ページ抜粋:
>>>

「ひらがな」「カタカナ」の由来
「ひらがな」「カタカナ」
の由来を話す前に、
まずは
▶日本語が
・どうした経緯で
・文字を持つようになったのか、
について、見ていきます。
そして、次に
▶「ひらがな」「カタカナ」が
・どう誕生したのか、
を紐解いていきます。
日本語は、どうして文字を持てたのか?
地球上の言語の数
ー文字を持つ言語と持たない言語ー
現在、
地球上に存在する言語の数は諸説あり、
3000とも8000とも
言われています。
3000と8000とでは
その数が
あまりにも違いすぎます。
おそらく
言語をどのように数えるか
といった
数え方の基準の違いにより、
こうした差が出るのだろうと思います。
それにしても、
膨大な数ですね。
ところが、
文字を持っている言語は
いくつあるのか、
という話になると、
全く違ってきます。
文字を持つ言語は
なんと約400へと激減します。
膨大な言語の海の中で
文字を持つ言語が
いかに少ないか、
文字を持つということが
いかに難しいか、
ということを
この数字が
歴然と示しています。
言語は、どう文字を持つのか?
言語が文字を持つには
どのような方法があるのでしょうか?
一つは
①新たに文字を創造する
二つは
②他の言語で使っている文字を借りてくる
この二つがあると思われます。
日本語の場合は
他の言語で使われている文字を
借りてくるという方法を選択しました。
その文字が「漢字」です。
日本人は、いつごろから漢字を文字として
認識し始めたのか?
では、日本人は
いつごろから漢字を文字として
認識し始めたのでしょうか。
詳しいことはわかりませんが、
確実なのは
やはり邪馬台国(やまたいこく)の時代、
紀元3世紀ごろだと思われます。
『魏志倭人伝(ぎしわじんでん)』
によると、
このころには、
日本と中国との間に
使節の往来があったことが記されています。

<<<

表示データ:
>>>

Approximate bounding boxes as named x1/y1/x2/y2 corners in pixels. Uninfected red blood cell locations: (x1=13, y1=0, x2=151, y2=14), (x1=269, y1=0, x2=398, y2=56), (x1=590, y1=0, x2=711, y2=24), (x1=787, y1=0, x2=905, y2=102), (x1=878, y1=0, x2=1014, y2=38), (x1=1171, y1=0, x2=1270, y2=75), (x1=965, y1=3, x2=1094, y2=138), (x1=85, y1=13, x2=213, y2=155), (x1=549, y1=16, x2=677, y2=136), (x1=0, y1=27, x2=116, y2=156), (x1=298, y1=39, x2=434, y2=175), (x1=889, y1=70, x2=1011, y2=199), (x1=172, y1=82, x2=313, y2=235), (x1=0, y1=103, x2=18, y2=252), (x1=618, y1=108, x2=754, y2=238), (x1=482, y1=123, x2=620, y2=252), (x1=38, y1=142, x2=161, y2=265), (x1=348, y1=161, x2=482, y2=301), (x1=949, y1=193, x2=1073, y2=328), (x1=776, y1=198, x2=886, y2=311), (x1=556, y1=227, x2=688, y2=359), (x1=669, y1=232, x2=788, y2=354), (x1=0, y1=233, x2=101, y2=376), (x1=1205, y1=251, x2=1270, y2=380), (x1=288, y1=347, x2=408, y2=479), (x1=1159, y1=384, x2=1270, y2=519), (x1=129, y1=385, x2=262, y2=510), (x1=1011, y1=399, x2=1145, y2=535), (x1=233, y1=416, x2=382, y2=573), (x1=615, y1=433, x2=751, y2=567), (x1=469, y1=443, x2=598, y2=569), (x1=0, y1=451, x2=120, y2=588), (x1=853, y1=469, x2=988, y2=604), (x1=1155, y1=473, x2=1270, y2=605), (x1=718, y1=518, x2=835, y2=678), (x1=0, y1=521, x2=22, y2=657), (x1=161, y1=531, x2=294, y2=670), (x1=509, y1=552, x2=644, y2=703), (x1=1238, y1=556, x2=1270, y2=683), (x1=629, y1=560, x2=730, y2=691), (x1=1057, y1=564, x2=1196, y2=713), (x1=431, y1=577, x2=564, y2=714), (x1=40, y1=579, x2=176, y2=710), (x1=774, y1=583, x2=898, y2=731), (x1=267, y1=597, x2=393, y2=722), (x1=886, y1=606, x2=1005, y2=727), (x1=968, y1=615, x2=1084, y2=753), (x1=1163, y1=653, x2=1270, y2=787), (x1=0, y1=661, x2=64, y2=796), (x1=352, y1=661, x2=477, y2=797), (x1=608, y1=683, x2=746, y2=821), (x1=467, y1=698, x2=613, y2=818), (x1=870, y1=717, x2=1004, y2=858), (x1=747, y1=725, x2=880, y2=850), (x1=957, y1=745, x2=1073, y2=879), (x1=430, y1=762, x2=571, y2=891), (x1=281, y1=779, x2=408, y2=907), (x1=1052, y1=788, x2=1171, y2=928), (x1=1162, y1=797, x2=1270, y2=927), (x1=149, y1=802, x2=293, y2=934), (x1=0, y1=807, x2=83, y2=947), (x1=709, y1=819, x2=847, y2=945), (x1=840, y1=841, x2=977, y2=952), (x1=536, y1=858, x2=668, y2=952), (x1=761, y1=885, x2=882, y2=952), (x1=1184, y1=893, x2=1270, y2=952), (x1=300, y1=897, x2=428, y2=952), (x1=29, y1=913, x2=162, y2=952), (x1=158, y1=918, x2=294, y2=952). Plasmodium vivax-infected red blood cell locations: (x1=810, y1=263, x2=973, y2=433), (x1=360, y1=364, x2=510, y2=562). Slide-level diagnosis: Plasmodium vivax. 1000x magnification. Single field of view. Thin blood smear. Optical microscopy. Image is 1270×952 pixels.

<<<

作業指示:
**A)** ひらがなとカタカナの由来についての文章をもとに、次の問いに答えよ。
(i) 地球上に存在する言語の数は、いくつと言われているか。
(ii) 文字を持つ言語は、約いくつまで減るとされているか。
(iii) 日本語は文字を持つためにどの方法を選び、その文字は何だったか。
**B)** ひらがなとカタカナの由来についての文章を、最後の文の後から書き継げ。

各問の解答:
**A)**
(i) 3000とも8000とも言われている。
(ii) 約400。
(iii) 他の言語で使われている文字を借りてくる方法を選んだ。その文字は漢字である。

**B)**
(邪馬台国の女王卑弥呼が、
魏王朝に朝貢したと書かれています)
・図表:魏志倭人伝原文
当時、
使節の往来、つまり
外交関係があったということは
互いに外交文書を
取り交わしていたことになります。
この事実は
邪馬台国や(あるいは
それ以前の日本の国々)には、
漢字を理解し、
文書を取り扱うことのできる人々がいた、
ということを示しています。
つまり
邪馬台国時には
すでに
漢字を文字として認識し、
活用していたということです。
漢字の導入から「ひらがな」へ
6世紀から7世紀にかけて、
日本は
中国大陸や朝鮮半島から
儒教、仏教、道教などを
積極的に取り入れ始めます。
そして
こうした思想や宗教を吸収し、
血肉化するために、
遣隋使や遣唐使を次々に派遣しました。
彼らは
隋や唐から様々なことを学び、
その知識を還元すべく、
苦学の末、日本に戻ってきました。
7世紀になると、彼らのおかげで
日本では漢字の識字層が
どんどんと広がっていきます。
しかしながら、
漢字は中国の言葉です。
そのため
日本の言葉を
漢字だけで表現しようとすると、
どうしても
うまくいかないことが
起こります。
漢字だけでは
日本の言葉を十二分に
書き記すことができないのです。
「漢字だけでは足りない」
という、その歯がゆさが
ひらがな誕生へとつながっていきます。
ひらがな誕生前夜
「万葉仮名」を創作
漢字だけでは
日本語を表現しきれない、
という思いが
「万葉仮名」を生み出します。
「万葉仮名」は
見かけは今までと同じ漢字です。
ですが、
その漢字を意味と音とに分解し、
その音だけを使うという
画期的な手法を編み出したのです。
それこそが「万葉仮名」です。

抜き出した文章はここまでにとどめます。